→ PROBLEM 1: In the article about the Hot Chi women's football team, which night of the week does the team train?
→ PROBLEM 2: Translate this sentence from the Hot Chi football article into Spanish: "Eight to ten players joined the team at first."
→ PROBLEM 3: From the Hot Chi football article, reproduce everything from "Eight to ten" down to "participate in training.", word for word.

→ EXCERPTED TEXT:
::::

Update: February, 12/2015 - 09:25
Ballin': Foreign and Vietnamese football players practise dribbling past opponents during a training session. — VNS Photos Truong Vi

 Lan Dung

It's 7.30pm and darkness settles over the Red River Pitch on Au Co Street in the capital city. The outside temperature is below 15oC, but despite the cold, foreign and Vietnamese women take off their winter clothes to sport their team's colours.

This is a normal scene for Thursday nights as members of Hot Chi – a Ha Noi women's football team – join together to practice their favourite sport.

The Hot Chi team was established in July by a group of expats desperate to find a way to play football in Ha Noi.

At first, a women's gaelic team, a derivation of traditional Irish ball games, was formed on Facebook. It turned out that the gaelic team's posts actually attracted a lot of users expressing a desire to play regular football, and so began the formation of a new team.

With a touch of humour and some Vietnamese flavour, the team was named Hot Chi. ‘Chi' means ‘woman' in Vietnamese and ‘hot' is a colloquial way of saying ‘attractive' in English.

Eight to ten players joined the team at first. After five months, it now has 60 members on its Facebook group, 12-15 of whom regularly participate in training.

Co-founder Carolina Garcia Huerta says that the idea of establishing the club came from a personal need to play football with other ladies. However, she said "it became more of a mission to start a movement".

"It was quite difficult to believe that the national women's team has been in amongst the top ten teams in Asian games for so long. They do better than the national men's team and yet there's nowhere in the city for ladies to play. We want to give Vietnamese ladies a safe and comfortable space with the equipment to enjoy football," Carolina says.

Doing drills: Coach Hayden Wood teaches players how to control and dribble the ball.

After the first two weeks, the female team welcomed two coaches from Vietnam Passion Football Academy, Hayden Wood and Nguyen Huy Toan. Under their instruction, the skills of club members significantly improved.

::::

→ DATASET ENTRIES:
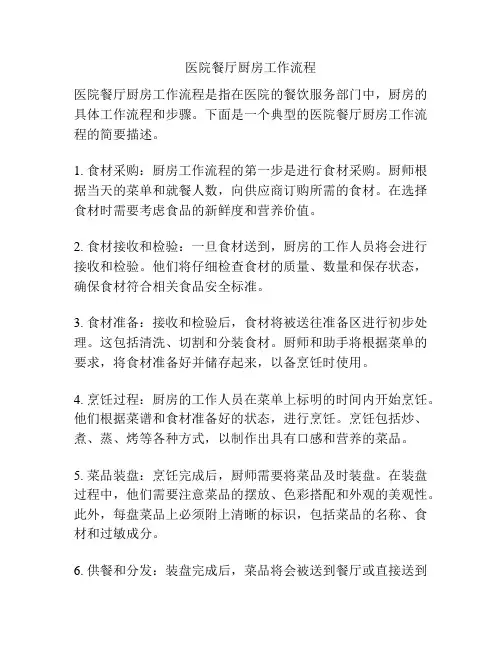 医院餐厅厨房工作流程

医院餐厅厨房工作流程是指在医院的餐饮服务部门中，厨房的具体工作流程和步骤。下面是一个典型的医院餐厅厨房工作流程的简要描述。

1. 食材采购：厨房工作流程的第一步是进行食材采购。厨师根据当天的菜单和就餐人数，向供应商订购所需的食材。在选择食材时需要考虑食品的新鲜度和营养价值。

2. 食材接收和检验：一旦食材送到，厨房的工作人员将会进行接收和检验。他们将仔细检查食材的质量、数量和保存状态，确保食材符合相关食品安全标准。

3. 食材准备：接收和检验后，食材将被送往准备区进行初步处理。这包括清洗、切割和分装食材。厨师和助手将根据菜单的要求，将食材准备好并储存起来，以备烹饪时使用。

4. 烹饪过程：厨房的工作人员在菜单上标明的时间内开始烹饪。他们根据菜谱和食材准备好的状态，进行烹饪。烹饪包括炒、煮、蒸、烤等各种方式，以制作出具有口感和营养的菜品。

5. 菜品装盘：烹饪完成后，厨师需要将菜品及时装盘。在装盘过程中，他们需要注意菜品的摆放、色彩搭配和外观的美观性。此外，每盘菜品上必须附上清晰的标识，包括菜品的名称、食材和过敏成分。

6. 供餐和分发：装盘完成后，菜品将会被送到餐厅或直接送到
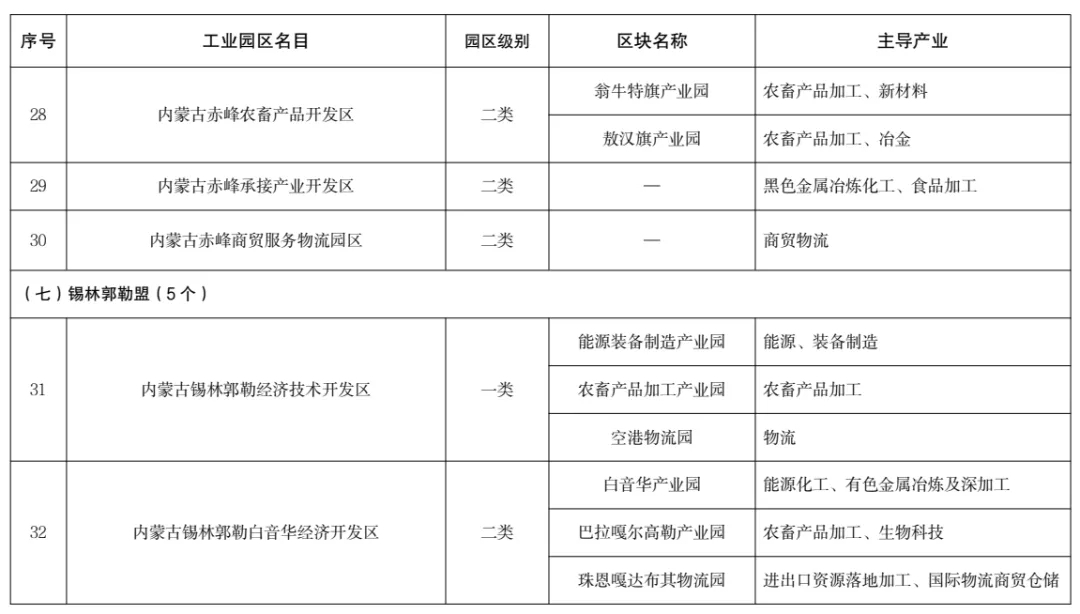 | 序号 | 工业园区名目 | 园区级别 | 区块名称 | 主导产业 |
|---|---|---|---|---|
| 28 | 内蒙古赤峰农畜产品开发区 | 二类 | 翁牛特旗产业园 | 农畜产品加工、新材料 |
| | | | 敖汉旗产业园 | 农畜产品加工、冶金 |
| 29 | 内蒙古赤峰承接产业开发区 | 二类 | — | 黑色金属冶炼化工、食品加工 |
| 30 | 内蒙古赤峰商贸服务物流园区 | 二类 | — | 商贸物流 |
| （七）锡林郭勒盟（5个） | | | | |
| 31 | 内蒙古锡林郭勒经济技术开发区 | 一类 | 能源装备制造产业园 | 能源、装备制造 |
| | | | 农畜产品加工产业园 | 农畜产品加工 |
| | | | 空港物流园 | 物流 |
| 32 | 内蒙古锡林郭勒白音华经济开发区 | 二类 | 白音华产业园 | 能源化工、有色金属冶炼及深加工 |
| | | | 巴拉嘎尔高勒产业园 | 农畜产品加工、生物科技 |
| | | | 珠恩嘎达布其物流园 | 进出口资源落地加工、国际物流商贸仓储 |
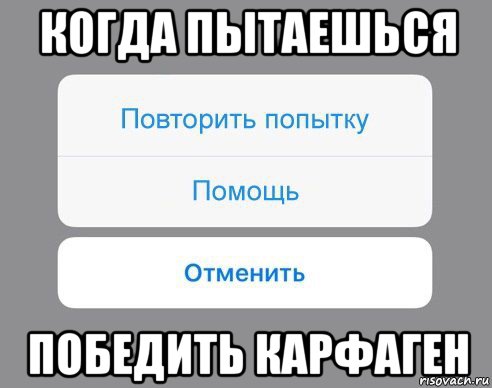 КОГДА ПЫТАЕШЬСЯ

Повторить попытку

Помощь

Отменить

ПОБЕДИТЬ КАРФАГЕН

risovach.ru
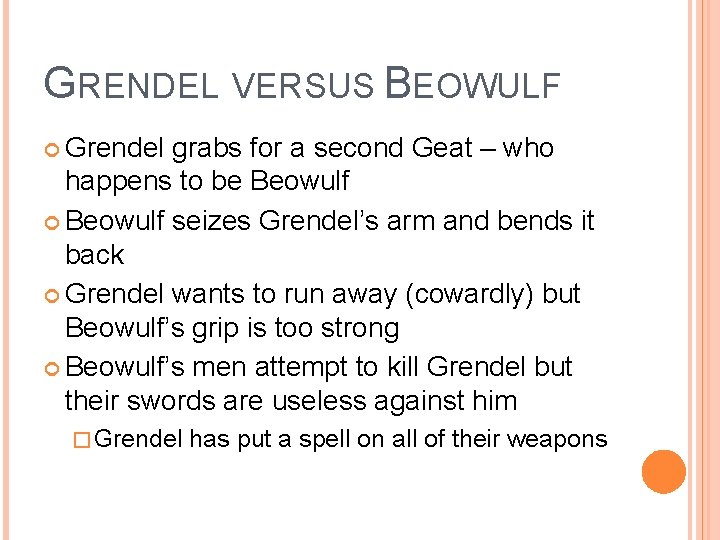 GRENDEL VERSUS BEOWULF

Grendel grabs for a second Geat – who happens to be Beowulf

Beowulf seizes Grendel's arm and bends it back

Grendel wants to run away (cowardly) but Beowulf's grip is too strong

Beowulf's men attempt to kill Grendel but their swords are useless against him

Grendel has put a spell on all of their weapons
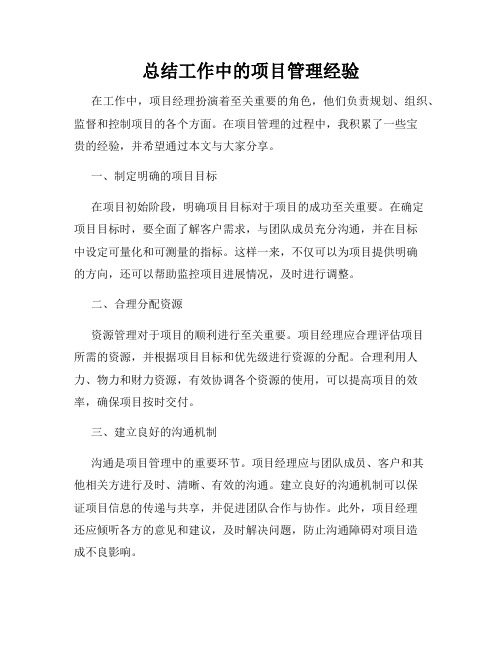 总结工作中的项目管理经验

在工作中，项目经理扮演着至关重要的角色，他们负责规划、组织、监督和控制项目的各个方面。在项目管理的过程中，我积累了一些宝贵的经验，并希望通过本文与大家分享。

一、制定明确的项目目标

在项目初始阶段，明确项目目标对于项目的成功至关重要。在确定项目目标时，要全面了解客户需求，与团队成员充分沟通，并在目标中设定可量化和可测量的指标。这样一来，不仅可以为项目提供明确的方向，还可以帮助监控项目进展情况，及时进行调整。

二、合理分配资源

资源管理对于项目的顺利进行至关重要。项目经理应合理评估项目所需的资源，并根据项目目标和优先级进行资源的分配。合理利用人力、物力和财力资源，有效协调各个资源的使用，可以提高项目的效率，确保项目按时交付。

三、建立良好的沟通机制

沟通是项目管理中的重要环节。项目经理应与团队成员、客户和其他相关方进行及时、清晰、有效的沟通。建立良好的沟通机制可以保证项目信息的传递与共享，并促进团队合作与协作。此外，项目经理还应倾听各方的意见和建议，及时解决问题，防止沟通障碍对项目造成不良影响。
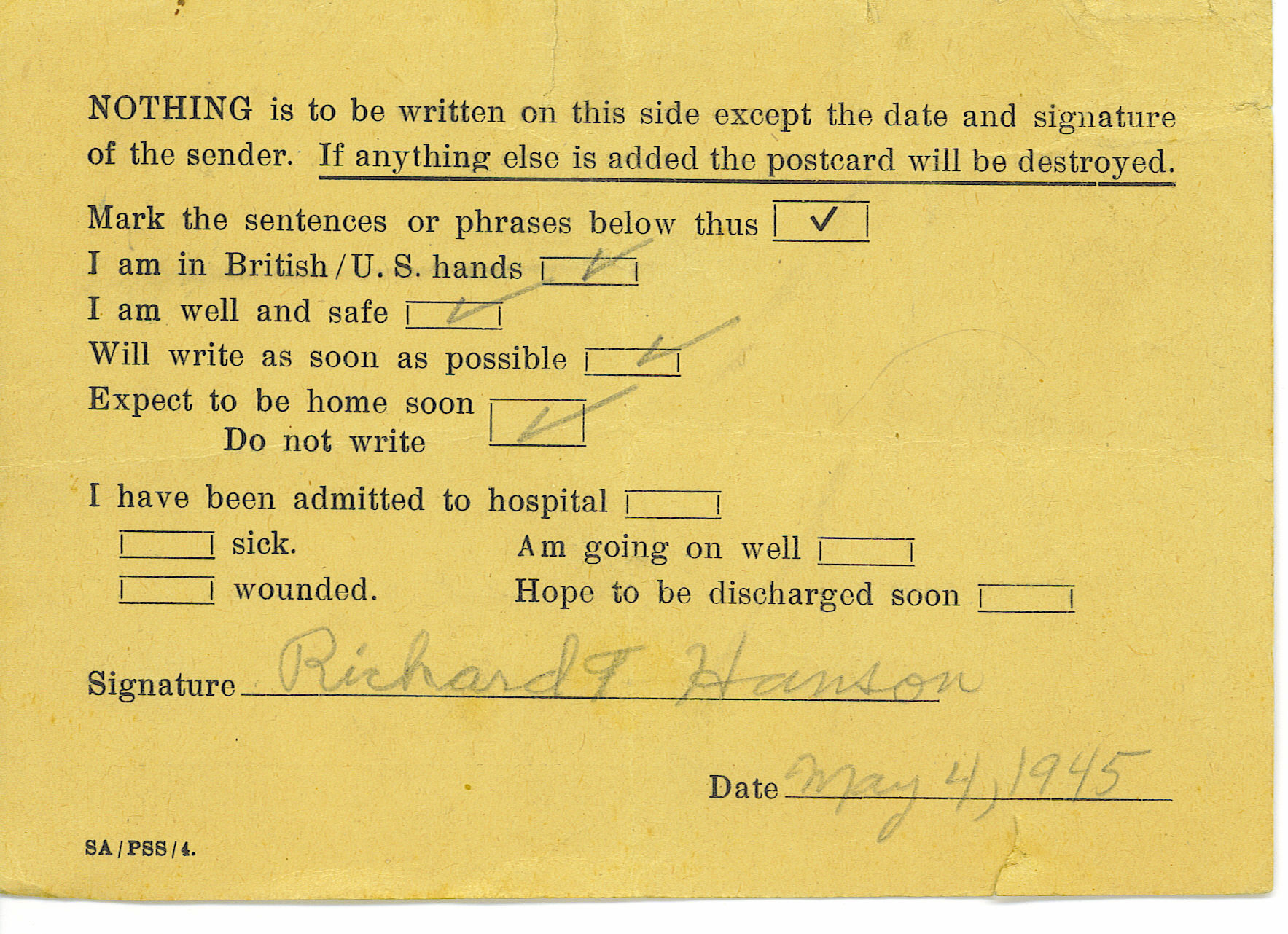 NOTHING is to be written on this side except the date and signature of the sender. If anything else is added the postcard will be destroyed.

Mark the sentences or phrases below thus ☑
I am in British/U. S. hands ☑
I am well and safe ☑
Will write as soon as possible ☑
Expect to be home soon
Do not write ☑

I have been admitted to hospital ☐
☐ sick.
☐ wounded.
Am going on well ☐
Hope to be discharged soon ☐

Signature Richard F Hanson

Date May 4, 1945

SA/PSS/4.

::::

→ WORKED SOLUTION 1: Thursday nights.

→ WORKED SOLUTION 2: Al principio, entre ocho y diez jugadoras se unieron al equipo.

→ WORKED SOLUTION 3:
Eight to ten players joined the team at first. After five months, it now has 60 members on its Facebook group, 12-15 of whom regularly participate in training.